Input data =
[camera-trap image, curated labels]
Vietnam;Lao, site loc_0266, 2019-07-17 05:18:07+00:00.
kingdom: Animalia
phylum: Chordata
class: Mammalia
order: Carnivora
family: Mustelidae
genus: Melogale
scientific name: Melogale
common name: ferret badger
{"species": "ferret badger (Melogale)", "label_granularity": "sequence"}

What needs to be done = Would you retype the records above without changing a word?

Response below =
[camera-trap image, curated labels]
Vietnam;Lao, site loc_0266, 2019-07-17 05:18:07+00:00.
kingdom: Animalia
phylum: Chordata
class: Mammalia
order: Carnivora
family: Mustelidae
genus: Melogale
scientific name: Melogale
common name: ferret badger
{"species": "ferret badger (Melogale)", "label_granularity": "sequence"}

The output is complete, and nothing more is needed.